Issue Number | 5245 |
---|---|
Summary | Importing SVPC summaries from Drupal into the CDR |
Created | 2023-06-02 10:06:46 |
Issue Type | New Feature |
Submitted By | Osei-Poku, William (NIH/NCI) [C] |
Assigned To | Kline, Bob (NIH/NCI) [C] |
Status | Closed |
Resolved | 2023-07-13 09:38:58 |
Resolution | Fixed |
Path | /home/bkline/backups/jira/ocecdr/issue.347667 |
Starting with Stomach Cancer SVPC summaries, summaries were created in Drupal instead of the CDR. With this approach, there is no efficient way to update the partner summaries without either creating new SVPC summaries in the CDR or recreating the partner summaries from scratch by manually copying data from Drupal. This approach would be too time consuming. We would want to be able to get programming help in importing relevant data from Drupal into the CDR for these summaries and subsequent summaries that are created in Drupal. Attached to this ticket is the spreadsheet with mapping of the elements/fields/values. Please let me know if you have any questions. stomach-cancer-fields-2023061.xlsx
Some of the mappings you have requested are puzzling. For example:
you've asked for node/default_langcode/value
(the
flag indicating whether this page is in the default language for the
node to be copied to the
Summary/SummaryMetaData/SummaryLanguage
element's text
content; why would you want a "1" or a "0" in that element?
you've asked for node/field_browser_title/value
to
be copied to Summary/AltTitle
but you don't want the
node/field_card_title/value
(even though the
CancerTypeHomePage AltTitle
is required
I'll hold off on any further work on the scripting to give you a chance to go over your mappings carefully to ensure that they're asking for what you really want.
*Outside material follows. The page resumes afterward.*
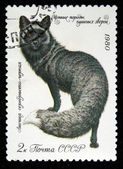 USSR - CIRCA 1980: A stamp printed in the USSR shows black fox - Vulpes, circa 1980 — Stok fotoğraf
I've posted the XML generated by your current mappings (working just from the mappings on the nodes page, skipping over the other two tabs on the spreadsheet, since there's no guidance yet provided for what to do with the HTML markup), in the hope that it might be helpful as you refine your mappings.
I went ahead and added the sections to give you a better picture of the work that needs to be done mapping what needs to happen with the HTML markup.
I have attached the updated spreadsheet and added information under the HTML Markup tab. I also made some minor changes in the Nodes table.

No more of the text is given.